Ceuta et Melilla : Madrid rejette "catégoriquement" la proposition de Rabat d’ouvrir un dialogue
Le dossier de Ceuta et Melilla, les deux villes occupées, est revenu au premier plan des relations entre le Maroc et l’Espagne. La raison : les déclarations du ministre de la Justice, Abdellatif Ouahbi, qui a réaffirmé la marocanité des deux enclaves et appelé à l’ouverture d’un dialogue avec Madrid sur leur avenir. Dans des déclarations télévisées, Ouahbi a qualifié Ceuta et Melilla de "droit historique et géographique" du Maroc. Il a insisté sur le fait que ce dossier ne doit plus rester en dehors du cadre du dialogue entre Rabat et Madrid.

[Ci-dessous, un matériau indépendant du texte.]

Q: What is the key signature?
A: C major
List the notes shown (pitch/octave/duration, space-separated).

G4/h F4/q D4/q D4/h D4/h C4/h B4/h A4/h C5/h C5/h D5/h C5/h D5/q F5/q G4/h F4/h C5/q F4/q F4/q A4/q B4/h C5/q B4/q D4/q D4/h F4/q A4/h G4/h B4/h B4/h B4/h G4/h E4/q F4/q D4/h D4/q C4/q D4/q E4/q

Le ministre a plaidé pour la création d’un cadre ou d’un mécanisme institutionnel permettant d’ouvrir une discussion sur le statut futur des deux villes. Il a proposé la mise en place d’une commission ou d’un espace de dialogue afin de parvenir à une solution à une question que le Maroc considère comme liée à son intégrité territoriale. La réaction de Madrid n’a pas tardé. Samedi, l’agence de presse espagnole EFE a rapporté, citant des sources au ministère espagnol des Affaires étrangères, que l’Espagne avait fait part à Rabat, par voie diplomatique, de son rejet "catégorique" de toute proposition remettant en cause sa position officielle concernant Ceuta et Melilla.
Le ministère espagnol a souligné que les deux villes font partie, selon Madrid, de la souveraineté et de l’intégrité territoriale de l’Espagne. Il a également rappelé qu’elles constituent une partie intégrante du territoire de l’Union européenne. Cette réponse intervient alors que les propos de Ouahbi ont remis le dossier de Ceuta et Melilla au cœur du débat politique, après une période où les relations bilatérales étaient davantage centrées sur d’autres dossiers de coopération.